Sun sees her own work as contributing to the interdisciplinary energy of the university. Her research on white-collar reentry intersects with public policy and sociology, while her ongoing studies on opioid overdoses connect criminology with public health and community resilience. The result is a scholarship that not only advances theory but also informs prevention, rehabilitation, and policy design.

Teaching the Evidence

Alongside her research, Sun has quickly become a valued instructor in both undergraduate and graduate programs. She teaches Law, Crime, and the Criminal Justice System, a general education course that introduces students to the study of criminology, as well as upper-level classes in Criminology and White-Collar Crime.

Teaching the same intro course that first inspired her career feels like coming full circle.

“It's the same class that I fell in love with, that kind of kick-started my whole career trajectory,” she said, “so it's kind of come full circle that I get to teach that class now to undergraduate students. “Hopefully, I can connect with my students in that same way to inspire them to go on to a career in the field as well.”

Sun’s approach emphasizes critical thinking and data literacy.
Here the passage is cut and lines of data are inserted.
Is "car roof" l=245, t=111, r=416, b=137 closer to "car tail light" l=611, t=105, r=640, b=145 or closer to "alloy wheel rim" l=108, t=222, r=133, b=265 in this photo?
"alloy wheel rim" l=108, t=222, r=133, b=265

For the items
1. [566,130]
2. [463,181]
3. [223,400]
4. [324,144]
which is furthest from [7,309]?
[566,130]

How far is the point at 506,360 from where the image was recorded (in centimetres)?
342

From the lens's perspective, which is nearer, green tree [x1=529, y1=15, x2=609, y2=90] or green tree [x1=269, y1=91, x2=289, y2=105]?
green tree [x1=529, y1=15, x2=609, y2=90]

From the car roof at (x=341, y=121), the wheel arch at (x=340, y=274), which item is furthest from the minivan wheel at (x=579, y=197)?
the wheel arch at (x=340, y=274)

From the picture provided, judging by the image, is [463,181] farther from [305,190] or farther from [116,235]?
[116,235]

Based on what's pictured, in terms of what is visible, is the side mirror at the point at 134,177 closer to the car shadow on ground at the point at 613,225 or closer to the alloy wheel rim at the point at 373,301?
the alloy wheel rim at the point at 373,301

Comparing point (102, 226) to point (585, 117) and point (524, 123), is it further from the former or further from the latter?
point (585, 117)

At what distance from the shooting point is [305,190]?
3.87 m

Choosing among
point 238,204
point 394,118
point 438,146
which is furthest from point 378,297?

Students learn to engage directly with public data sources, such as the FBI’s Uniform Crime Reports, census datasets, and hotspot mapping tools, to evaluate how perceptions of crime align (or don’t) with empirical evidence.

“I tell my students that you might have a perspective, and that’s great, you should have a perspective,” she said. “But what does the data actually say? Does it really support your perspective or not? And this is what I mean by being good consumers of research. I want my students to understand how they can go out and find the data they need to answer their questions—and ask better questions.”
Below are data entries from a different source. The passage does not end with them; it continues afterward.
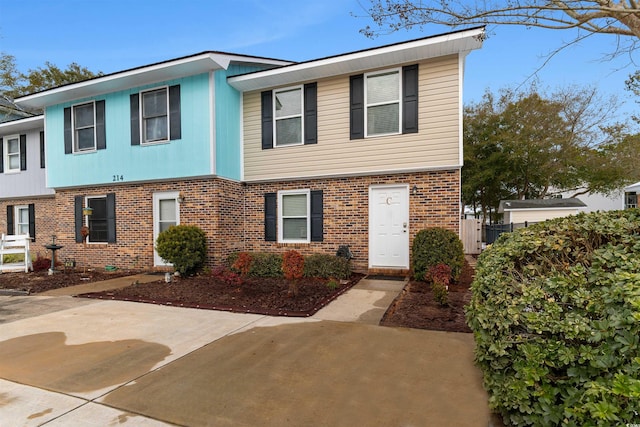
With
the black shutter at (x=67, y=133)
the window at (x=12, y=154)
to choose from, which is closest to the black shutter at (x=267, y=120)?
the black shutter at (x=67, y=133)

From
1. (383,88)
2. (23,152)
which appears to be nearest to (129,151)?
(23,152)

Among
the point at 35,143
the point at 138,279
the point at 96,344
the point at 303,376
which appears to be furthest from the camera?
the point at 35,143

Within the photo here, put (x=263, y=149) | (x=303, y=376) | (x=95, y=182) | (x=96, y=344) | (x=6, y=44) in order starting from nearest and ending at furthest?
(x=303, y=376) → (x=96, y=344) → (x=263, y=149) → (x=95, y=182) → (x=6, y=44)

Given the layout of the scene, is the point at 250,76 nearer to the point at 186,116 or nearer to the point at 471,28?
the point at 186,116

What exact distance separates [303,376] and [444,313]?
2.75 meters

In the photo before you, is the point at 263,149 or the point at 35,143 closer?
the point at 263,149

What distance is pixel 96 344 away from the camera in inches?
155

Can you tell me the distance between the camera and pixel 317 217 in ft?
28.8

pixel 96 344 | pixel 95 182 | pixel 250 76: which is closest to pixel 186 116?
pixel 250 76

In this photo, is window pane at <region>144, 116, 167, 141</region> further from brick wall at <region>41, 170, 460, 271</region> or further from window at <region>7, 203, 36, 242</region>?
window at <region>7, 203, 36, 242</region>

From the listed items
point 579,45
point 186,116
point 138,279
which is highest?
point 579,45

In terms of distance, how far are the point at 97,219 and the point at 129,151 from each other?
8.37 ft

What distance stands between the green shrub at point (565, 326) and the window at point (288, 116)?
7.12 meters

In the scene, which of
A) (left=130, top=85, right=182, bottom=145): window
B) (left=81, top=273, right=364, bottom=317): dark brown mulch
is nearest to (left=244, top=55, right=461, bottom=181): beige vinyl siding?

Through both her teaching and scholarship, Sun is helping to position Florida Atlantic as a leader in evidence-based criminology: a place where emerging ideas about justice and rehabilitation take root.

“Florida Atlantic has given me a platform to grow as a researcher and educator,” she said. “The support I’ve received here has been incredible, and I’m excited for what comes next.”

“The award is a recognition of the quality and impact of Dr. Sun’s work, and I believe it is but one of many to come,” Meldrum said. “I have every expectation that as Diana advances her research portfolio, she will continue to attract recognition from the field and influence future criminal justice policymaking.”